- PARTS OF THE EXERCISE
1 – Answer these questions from the video-editing claims, one per line:
(a) According to claim 3, in what state is the ineffective text presented in the editing interface?
(b) Under claim 5, what is moved to the first text when the first adjustment operation is a length extending operation?
(c) According to claim 8, in which area of the editing interface is the target video played?
2 – Please transcribe the part of the video-editing claims that opens with the words containing "presenting the editing track segment of the target video in" and closes with "with the first text.".
3 – Go on with the video-editing claims, starting after their last sentence.

2. The method according to claim 1, wherein in response to an adjustment operation on the ineffective text, adjusting the timeline interval of the ineffective text on the editing track segment of the target video comprises at least one of:

in response to a first adjustment operation on the ineffective text, adjusting a length of the timeline interval of the ineffective text on the editing track segment of the target video;
in response to a second adjustment operation on the ineffective text, adjusting a number of timeline intervals identified on the editing track segment of the target video.

3. The method according to claim 2, wherein presenting the editing track segment of the target video on the editing interface of the target video comprises:

presenting the editing track segment of the target video in a track area of the editing interface and presenting an ineffective text and a non-ineffective text in the speech text in a text area of the editing interface, wherein the ineffective text is presented as a selected state in the editing interface, and the non-ineffective text is presented as a non-selected state in the editing interface.

4. The method according to claim 3, wherein adjusting the length of the timeline interval of the ineffective text on the editing track segment of the target video comprises:

adjusting a length of a first timeline interval of a first text on the editing track segment of the target video and updating a target text presented in the text area, the target text comprising the first text and/or a second text associated with the first text.

5. The method according to claim 4, wherein the first adjustment operation comprises a length extending operation, and updating target text presented in the text area comprises:

moving text content in the second text corresponding to an extended portion of the first timeline interval to the first text.

6. The method according to claim 4, wherein the first adjustment operation comprises a length shortening operation, and updating the target text presented in the text area comprises:

moving text content in the first text corresponding to a shortened portion of the first timeline interval to the second text; or
adding a second text in the text area, and moving text content in the first text corresponding to a shortened portion of the first timeline interval to the second text.

7. The method according to claim 3, wherein the ineffective text is a text in the selected state in the track area, and in response to the second adjustment operation on the ineffective text, adjusting the number of timeline intervals identified on the editing track segment of the target video comprises at least one of:

in response to a selection operation on a third text in the text area, switching the third text from the non-selected state to the selected state, and adding a timeline interval identifying the third text on the editing track segment;
in response to a deselection operation on a fourth text in the text area, switching the fourth text from the selected state to the non-selected state, and removing a timeline interval identifying the fourth text from the editing track segment.

8. The method according to claim 1, further comprising:

playing the target video in a video area of the editing interface; and
in response to playing the target video to a start position of a second timeline interval, adjusting a playing progress of the target video to a first time point and continuing to play the target video from the first time point, wherein the second timeline interval is a timeline interval of the ineffective text, and the first time point is a time point in the target video corresponding to an end position of the second timeline interval.

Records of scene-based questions

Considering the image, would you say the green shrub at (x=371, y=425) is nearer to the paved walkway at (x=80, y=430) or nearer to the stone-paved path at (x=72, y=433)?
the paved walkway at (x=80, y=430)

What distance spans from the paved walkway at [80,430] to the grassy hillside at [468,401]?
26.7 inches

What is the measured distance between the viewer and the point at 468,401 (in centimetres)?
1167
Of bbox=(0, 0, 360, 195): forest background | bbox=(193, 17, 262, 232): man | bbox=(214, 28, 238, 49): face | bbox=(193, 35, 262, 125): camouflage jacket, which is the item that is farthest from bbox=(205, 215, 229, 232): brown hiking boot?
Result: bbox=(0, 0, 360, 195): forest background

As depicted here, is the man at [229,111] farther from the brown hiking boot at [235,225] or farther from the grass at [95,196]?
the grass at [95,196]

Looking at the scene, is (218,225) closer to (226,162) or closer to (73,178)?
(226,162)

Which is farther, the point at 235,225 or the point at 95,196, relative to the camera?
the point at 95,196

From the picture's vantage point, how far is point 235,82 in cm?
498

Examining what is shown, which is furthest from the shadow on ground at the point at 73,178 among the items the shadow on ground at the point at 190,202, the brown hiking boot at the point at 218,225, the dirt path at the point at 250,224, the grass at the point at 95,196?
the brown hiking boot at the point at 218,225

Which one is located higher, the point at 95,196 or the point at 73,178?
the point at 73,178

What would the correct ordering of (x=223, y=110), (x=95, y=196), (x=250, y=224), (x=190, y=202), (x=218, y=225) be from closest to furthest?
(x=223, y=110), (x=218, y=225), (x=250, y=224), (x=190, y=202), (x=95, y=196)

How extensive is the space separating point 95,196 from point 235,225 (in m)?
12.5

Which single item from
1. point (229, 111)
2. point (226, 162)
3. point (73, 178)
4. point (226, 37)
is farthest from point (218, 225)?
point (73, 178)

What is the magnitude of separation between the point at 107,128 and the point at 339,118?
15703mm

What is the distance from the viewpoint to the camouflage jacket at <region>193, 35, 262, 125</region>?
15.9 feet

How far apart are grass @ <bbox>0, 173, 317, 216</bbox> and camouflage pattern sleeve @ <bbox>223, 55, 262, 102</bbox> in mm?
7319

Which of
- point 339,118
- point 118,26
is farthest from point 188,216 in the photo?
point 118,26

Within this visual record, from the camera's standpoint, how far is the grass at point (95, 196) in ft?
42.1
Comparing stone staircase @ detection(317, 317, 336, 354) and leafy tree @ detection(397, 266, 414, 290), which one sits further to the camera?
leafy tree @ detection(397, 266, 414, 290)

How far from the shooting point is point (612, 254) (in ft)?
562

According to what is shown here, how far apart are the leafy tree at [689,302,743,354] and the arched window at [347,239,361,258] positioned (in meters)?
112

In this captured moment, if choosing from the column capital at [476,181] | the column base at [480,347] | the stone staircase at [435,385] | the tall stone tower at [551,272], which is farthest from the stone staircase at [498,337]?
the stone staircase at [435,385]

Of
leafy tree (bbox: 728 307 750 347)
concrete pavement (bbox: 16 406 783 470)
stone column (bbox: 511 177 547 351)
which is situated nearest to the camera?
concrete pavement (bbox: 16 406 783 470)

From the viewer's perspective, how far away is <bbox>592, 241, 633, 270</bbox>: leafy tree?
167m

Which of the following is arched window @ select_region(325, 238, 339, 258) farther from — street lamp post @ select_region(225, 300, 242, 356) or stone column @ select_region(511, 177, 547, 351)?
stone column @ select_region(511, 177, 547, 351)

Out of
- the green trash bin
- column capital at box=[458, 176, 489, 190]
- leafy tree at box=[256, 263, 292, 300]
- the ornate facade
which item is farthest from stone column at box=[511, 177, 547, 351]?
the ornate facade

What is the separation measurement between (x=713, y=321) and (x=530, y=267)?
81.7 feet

- EXPECTED ANSWERS
1 –
(a) In a selected state.
(b) Text content in the second text corresponding to an extended portion of the first timeline interval.
(c) In a video area of the editing interface.

2 –
presenting the editing track segment of the target video in a track area of the editing interface and presenting an ineffective text and a non-ineffective text in the speech text in a text area of the editing interface, wherein the ineffective text is presented as a selected state in the editing interface, and the non-ineffective text is presented as a non-selected state in the editing interface.

4. The method according to claim 3, wherein adjusting the length of the timeline interval of the ineffective text on the editing track segment of the target video comprises:

adjusting a length of a first timeline interval of a first text on the editing track segment of the target video and updating a target text presented in the text area, the target text comprising the first text and/or a second text associated with the first text.

3 –
9. The method according to claim 8, wherein the method further comprises: after playing the target video in the video area of the editing interface,

in response to a triggering operation on a fifth text, adjusting the playing progress of the target video to a second time point and continuing to play the target video from the second time point, the fifth text being displayed within a text area of the editing interface, the fifth text being an ineffective text or a non-ineffective text, and the second time point being a time point in the target video corresponding to a start position of the fifth text.

10. The method according to claim 8, wherein a time identification is further presented on the editing track segment, and the method further comprises: after playing the target video in the video area of the editing interface,

in response to a position adjustment operation on the target identification, determining a third timeline interval where a target position of the target identification is located, the target position being a position of the target identification on the editing track segment upon completion of the position adjustment operation;
in response to the third timeline interval being a timeline interval of the ineffective text, adjusting the playing progress of the target video to a third time point and continuing to play the target video from the third time point, wherein the third time point is a time point in the target video corresponding to a start position or an end position of the third timeline interval, or is a time point to which the target video is finally played before the position progress adjustment operation is received; and
in response to the third timeline interval being not a timeline interval of the ineffective text, adjusting the playing progress of the target video to a fourth time point and continuing to play the target video from the fourth time point, wherein the fourth time point is a time point in the target video corresponding to the target position.

11. The method according to claim 1, wherein deleting the video segment of the editing track segment within the timeline interval of the ineffective text from the target video comprises:

deleting the video segment of the editing track segment within the timeline interval of the ineffective text from the target video, and splitting the target video into a plurality of separate video segments by using the deleted video segment as a split point; or
deleting the video segment of the editing track segment within the timeline interval of the ineffective text from the target video, and integrating the target video after the video segment has been deleted into a single video.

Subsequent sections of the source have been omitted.